Bug 39794

Summary: Inserting more than 30 000 nodes is very slow
Product: WebKit Reporter: Anthony Ricaud <rik>
Component: DOMAssignee: Nobody <webkit-unassigned>
Status: RESOLVED WORKSFORME    
Severity: Normal CC: ap, catfish.man, hyatt, jamesr, jamesr, mitz, simon.fraser
Priority: P2 Keywords: HasReduction
Version: 528+ (Nightly build)   
Hardware: Mac   
OS: OS X 10.5   
URL: http://hacks.mozilla.org/2010/05/better-performance-with-lazy-frame-construction/
Attachments:
Description Flags
Reduced testcase
none
pprof profiler graph (from linux chromium port) none

Description Anthony Ricaud 2010-05-26 15:38:03 PDT
Created attachment 57172 [details]
Reduced testcase

The first test case in the linked page takes about 30s to insert 80 000 nodes. It took between 1s and 2s in Firefox and Opera (see comments).

While it's not a common use case, something is wrong if other browsers can do it so fast.

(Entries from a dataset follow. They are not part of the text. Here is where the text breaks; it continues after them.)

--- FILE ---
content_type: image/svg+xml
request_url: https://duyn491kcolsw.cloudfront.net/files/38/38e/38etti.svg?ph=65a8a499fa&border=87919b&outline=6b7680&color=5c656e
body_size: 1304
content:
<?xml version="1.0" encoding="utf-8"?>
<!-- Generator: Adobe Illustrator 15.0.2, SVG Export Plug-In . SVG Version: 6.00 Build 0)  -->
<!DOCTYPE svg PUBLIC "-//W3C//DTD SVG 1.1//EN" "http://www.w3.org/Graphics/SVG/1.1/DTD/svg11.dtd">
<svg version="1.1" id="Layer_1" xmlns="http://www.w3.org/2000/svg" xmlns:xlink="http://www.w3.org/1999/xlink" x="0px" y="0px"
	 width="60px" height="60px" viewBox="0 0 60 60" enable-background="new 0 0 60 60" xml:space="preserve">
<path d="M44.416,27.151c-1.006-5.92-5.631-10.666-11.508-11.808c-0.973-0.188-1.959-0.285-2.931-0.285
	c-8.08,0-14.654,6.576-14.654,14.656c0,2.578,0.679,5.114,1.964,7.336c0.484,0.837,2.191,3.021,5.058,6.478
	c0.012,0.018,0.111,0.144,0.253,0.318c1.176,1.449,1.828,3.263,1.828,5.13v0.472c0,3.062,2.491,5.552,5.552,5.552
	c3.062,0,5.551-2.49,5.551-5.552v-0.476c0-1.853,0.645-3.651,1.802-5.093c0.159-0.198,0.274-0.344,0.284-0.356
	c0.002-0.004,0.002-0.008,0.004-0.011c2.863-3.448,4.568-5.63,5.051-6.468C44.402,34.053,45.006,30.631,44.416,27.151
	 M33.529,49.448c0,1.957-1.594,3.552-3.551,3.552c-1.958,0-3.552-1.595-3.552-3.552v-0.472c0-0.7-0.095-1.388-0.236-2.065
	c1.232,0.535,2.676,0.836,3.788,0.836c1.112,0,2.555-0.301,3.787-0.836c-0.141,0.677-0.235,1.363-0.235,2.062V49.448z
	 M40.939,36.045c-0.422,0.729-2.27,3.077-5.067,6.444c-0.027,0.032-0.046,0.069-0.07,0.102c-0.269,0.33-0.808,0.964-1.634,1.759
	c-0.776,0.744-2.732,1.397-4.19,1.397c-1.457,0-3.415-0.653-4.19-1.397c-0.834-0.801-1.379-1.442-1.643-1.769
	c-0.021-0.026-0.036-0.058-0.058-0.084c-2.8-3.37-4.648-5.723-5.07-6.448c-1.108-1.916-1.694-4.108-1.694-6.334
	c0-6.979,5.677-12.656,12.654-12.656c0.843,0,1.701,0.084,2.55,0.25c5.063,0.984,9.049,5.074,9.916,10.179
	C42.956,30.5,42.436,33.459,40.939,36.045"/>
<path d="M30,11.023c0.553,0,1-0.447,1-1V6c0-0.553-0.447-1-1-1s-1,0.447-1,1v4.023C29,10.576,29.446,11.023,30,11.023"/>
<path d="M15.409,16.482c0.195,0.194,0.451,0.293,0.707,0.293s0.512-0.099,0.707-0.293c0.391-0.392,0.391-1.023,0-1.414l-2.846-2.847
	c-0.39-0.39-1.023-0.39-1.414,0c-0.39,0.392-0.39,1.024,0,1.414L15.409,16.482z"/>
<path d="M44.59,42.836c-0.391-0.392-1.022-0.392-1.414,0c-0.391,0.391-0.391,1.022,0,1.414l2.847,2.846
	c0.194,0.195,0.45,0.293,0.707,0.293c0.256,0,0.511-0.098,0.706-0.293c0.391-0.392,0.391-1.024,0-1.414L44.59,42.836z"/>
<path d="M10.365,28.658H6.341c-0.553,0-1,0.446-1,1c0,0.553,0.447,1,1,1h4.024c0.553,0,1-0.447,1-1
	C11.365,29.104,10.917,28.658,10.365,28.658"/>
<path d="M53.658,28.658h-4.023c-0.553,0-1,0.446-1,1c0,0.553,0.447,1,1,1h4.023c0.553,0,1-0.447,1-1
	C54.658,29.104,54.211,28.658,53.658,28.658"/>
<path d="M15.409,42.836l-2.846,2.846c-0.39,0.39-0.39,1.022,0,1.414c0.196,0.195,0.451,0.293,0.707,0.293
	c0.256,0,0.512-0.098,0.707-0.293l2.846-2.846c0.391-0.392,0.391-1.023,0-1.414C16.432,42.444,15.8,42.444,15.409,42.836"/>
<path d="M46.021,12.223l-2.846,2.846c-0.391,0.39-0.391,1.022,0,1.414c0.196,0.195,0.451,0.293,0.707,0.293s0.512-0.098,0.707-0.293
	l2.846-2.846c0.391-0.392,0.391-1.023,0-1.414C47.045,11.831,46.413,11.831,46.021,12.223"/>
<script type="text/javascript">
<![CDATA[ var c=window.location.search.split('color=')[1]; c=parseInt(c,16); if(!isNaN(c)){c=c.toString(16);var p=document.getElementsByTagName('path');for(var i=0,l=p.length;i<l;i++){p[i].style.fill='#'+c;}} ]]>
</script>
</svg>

Note that this is not related to the perf optimizations mentioned.
Comment 1 James Robinson 2010-05-27 18:24:07 PDT
Ironically (given the source of this test case is http://hacks.mozilla.org/2010/05/better-performance-with-lazy-frame-construction/) all of the time is spent in a single lazy attachment pass.  There are a few bits of N^2 behavior:

1.) Node::attach()'s loop through nextSibling() to check for adj text nodes. http://trac.webkit.org/browser/trunk/WebCore/dom/Node.cpp#L1226.  This does a crawl through all subsequent siblings to see if they have renderers.  Slow, but not new (that code is from r29054.

2.) Node::nextRenderer() called from Node::createRendererIfNeeded().  This also does a call through all siblings.  This is also slow and also not new.

This doesn't look like a regression, so it is probably super important relative to other things.  It would be nice at least to not have to make two passes through all siblings at each attachment instead of one.
Comment 2 James Robinson 2010-05-27 18:25:27 PDT
Created attachment 57286 [details]
pprof profiler graph (from linux chromium port)

This graph shows the slowspots pretty clearly, if anyone is curious about what the callstacks look like.
Comment 3 Anthony Ricaud 2017-04-16 11:20:32 PDT
Just tested and the testcase runs in 250ms now. So it was probably fixed in the last seven years.